Task goal – Retype exactly the span of lines below from the one with "Menschliche Taube im Wald" through the one with "DSCN4124 White-cheeked Barbet". Do not include pictures.

Source information –

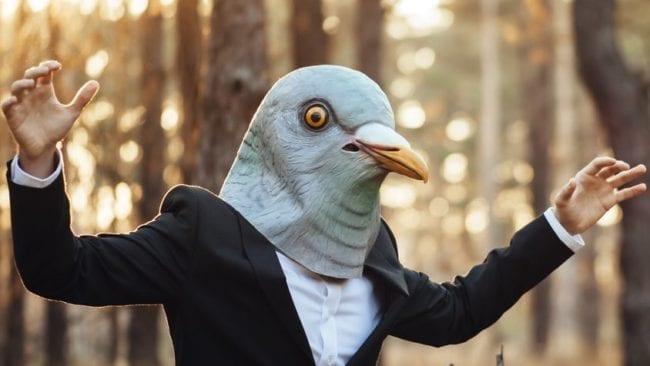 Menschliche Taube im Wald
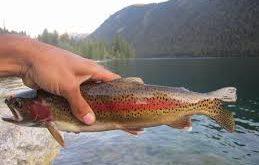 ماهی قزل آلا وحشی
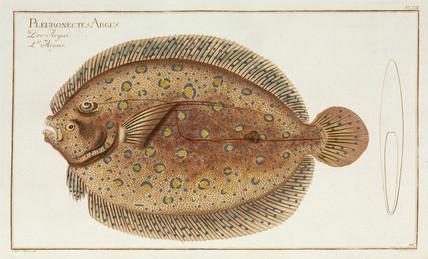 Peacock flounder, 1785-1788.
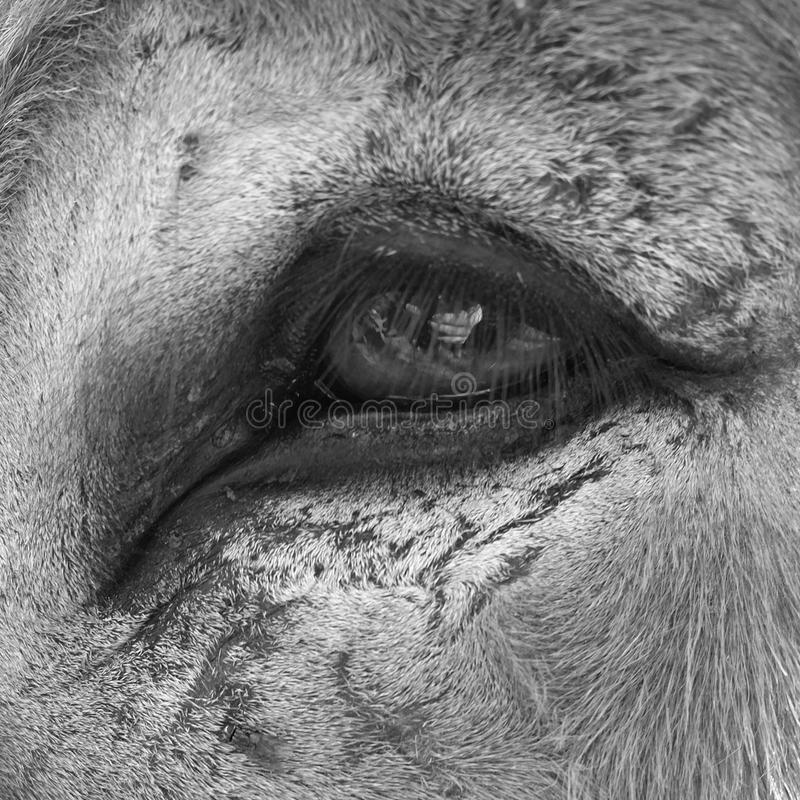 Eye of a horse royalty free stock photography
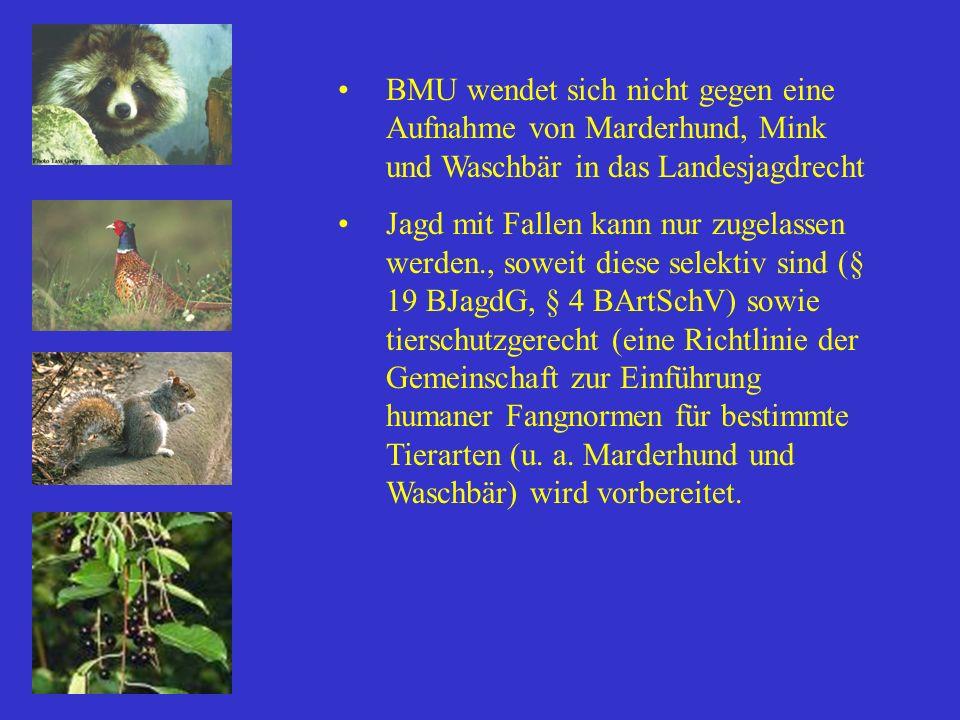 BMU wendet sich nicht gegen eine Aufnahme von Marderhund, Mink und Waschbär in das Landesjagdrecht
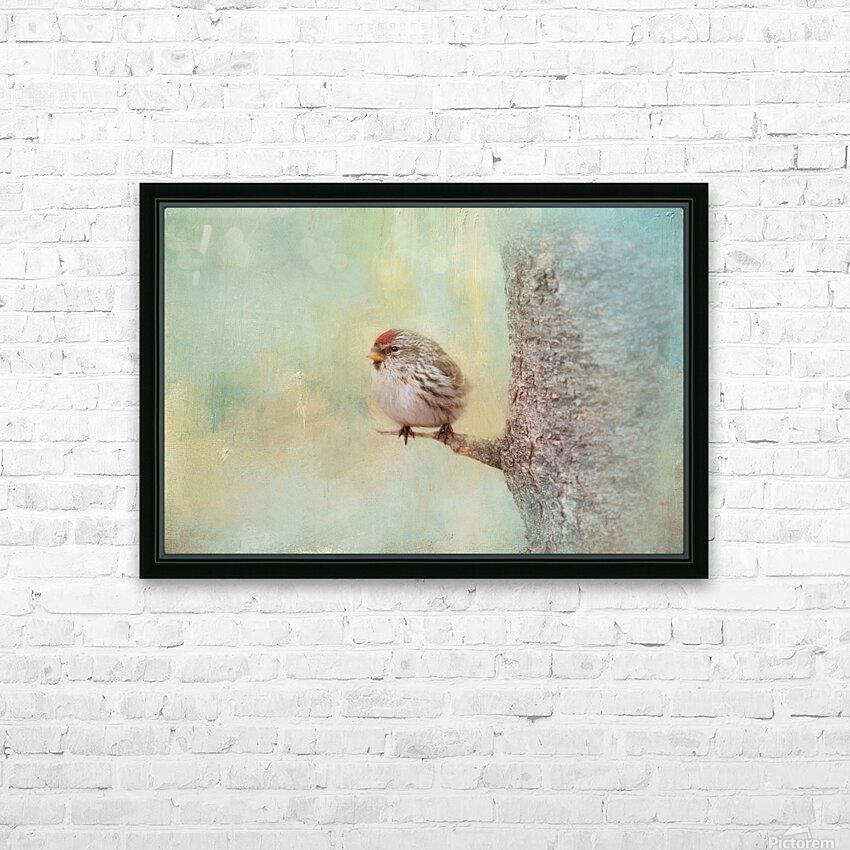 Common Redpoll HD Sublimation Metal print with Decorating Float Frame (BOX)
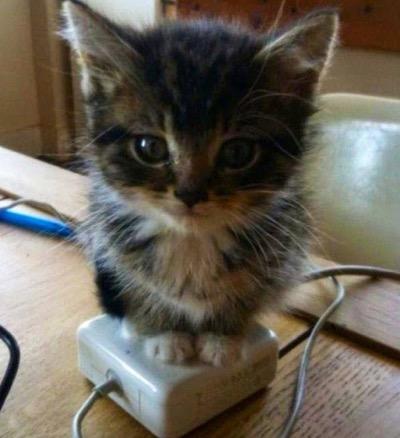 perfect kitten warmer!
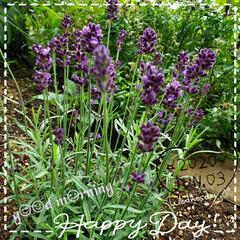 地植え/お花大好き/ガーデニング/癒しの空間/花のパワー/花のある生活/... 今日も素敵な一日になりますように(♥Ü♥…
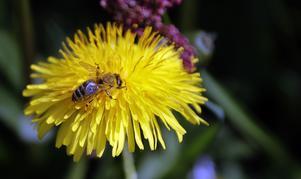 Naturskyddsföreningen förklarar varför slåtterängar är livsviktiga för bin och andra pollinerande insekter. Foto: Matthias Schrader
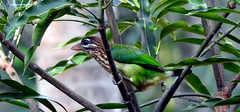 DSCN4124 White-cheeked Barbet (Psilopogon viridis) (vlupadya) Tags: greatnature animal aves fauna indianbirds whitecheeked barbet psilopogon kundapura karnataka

---

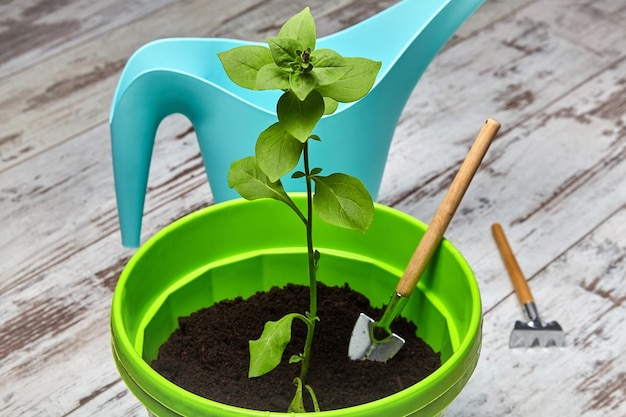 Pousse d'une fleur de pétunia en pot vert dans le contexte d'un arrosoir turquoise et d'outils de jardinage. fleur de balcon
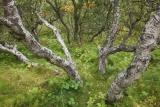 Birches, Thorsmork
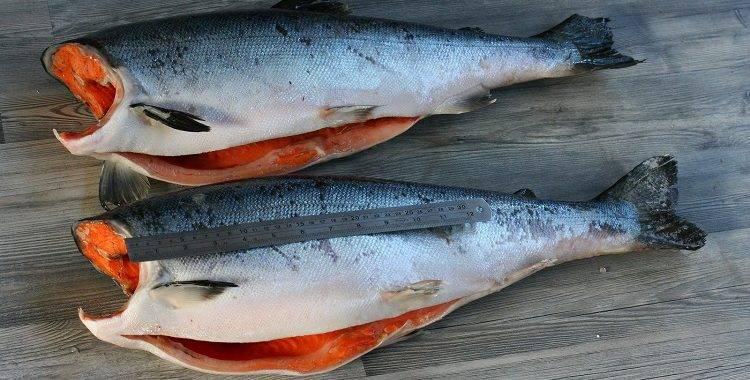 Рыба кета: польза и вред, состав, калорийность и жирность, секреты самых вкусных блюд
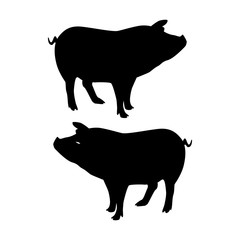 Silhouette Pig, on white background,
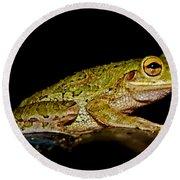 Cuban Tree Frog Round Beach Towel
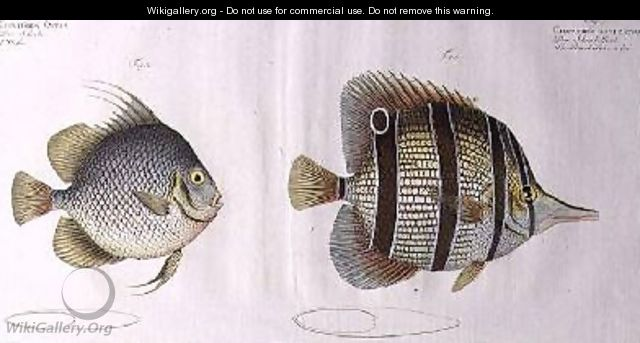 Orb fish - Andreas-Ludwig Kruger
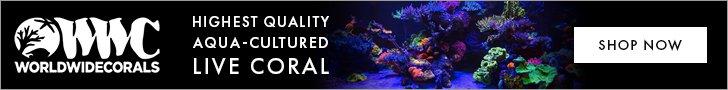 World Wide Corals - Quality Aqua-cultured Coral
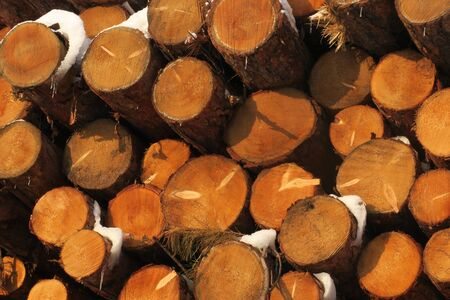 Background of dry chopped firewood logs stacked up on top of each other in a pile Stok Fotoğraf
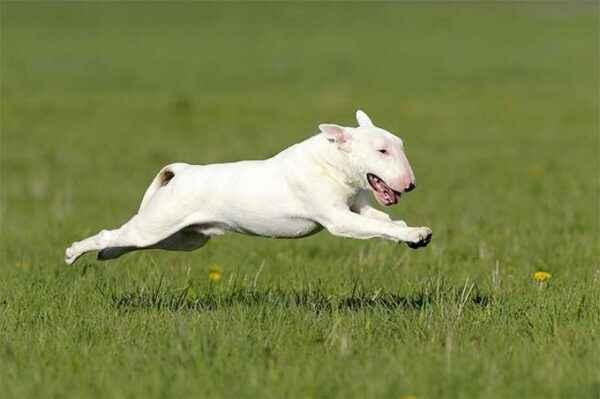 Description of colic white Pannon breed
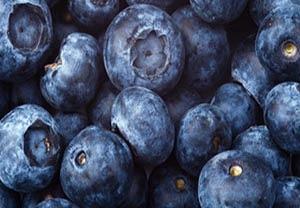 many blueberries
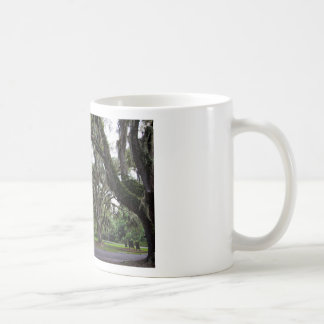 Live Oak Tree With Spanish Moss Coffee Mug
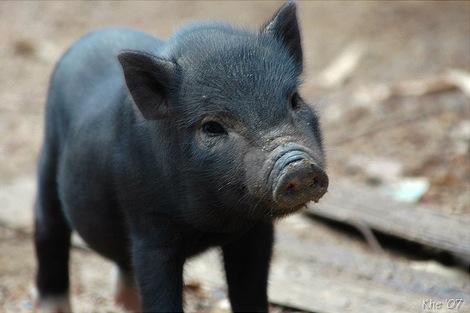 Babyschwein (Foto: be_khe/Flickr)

* * *

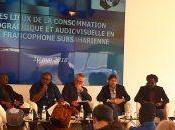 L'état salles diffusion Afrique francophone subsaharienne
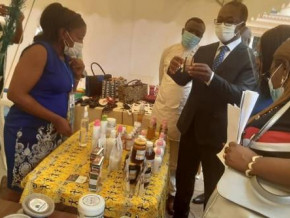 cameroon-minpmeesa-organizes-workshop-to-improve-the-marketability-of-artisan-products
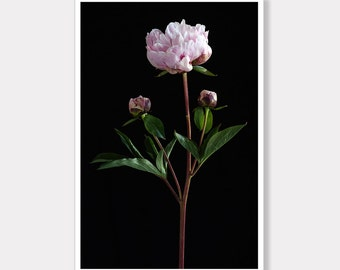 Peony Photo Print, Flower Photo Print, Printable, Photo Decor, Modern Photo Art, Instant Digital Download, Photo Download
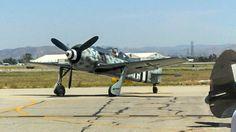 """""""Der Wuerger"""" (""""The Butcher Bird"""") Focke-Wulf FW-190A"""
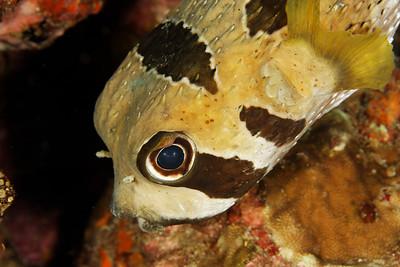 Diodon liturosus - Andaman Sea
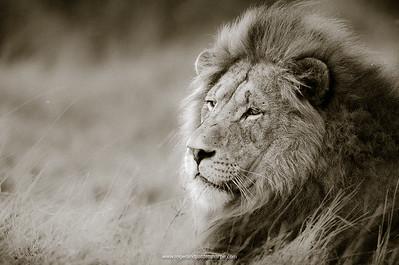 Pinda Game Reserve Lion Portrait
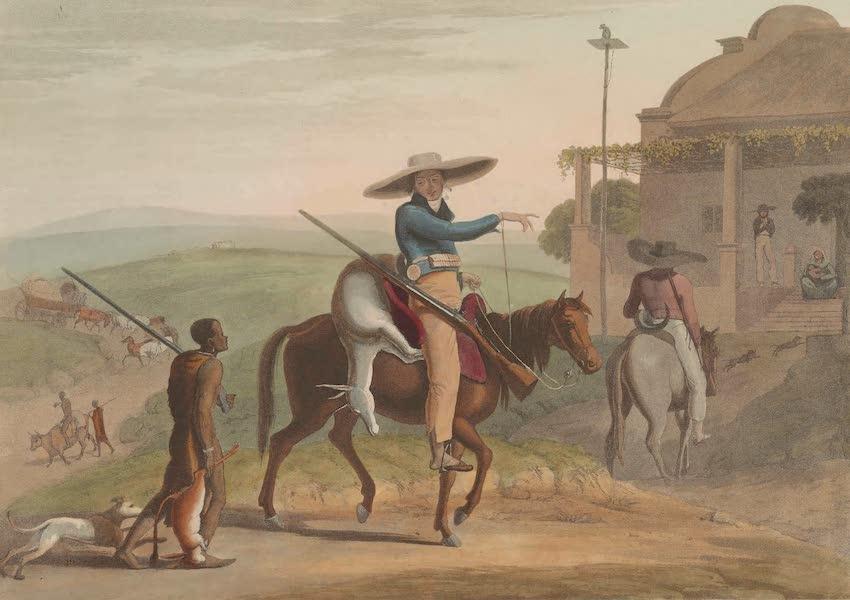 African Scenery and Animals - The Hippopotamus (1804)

Output below –
 Menschliche Taube im Wald
 ماهی قزل آلا وحشی
 Peacock flounder, 1785-1788.
 Eye of a horse royalty free stock photography
 BMU wendet sich nicht gegen eine Aufnahme von Marderhund, Mink und Waschbär in das Landesjagdrecht
 Common Redpoll HD Sublimation Metal print with Decorating Float Frame (BOX)
 perfect kitten warmer!
 地植え/お花大好き/ガーデニング/癒しの空間/花のパワー/花のある生活/... 今日も素敵な一日になりますように(♥Ü♥…
 Naturskyddsföreningen förklarar varför slåtterängar är livsviktiga för bin och andra pollinerande insekter. Foto: Matthias Schrader
 DSCN4124 White-cheeked Barbet (Psilopogon viridis) (vlupadya) Tags: greatnature animal aves fauna indianbirds whitecheeked barbet psilopogon kundapura karnataka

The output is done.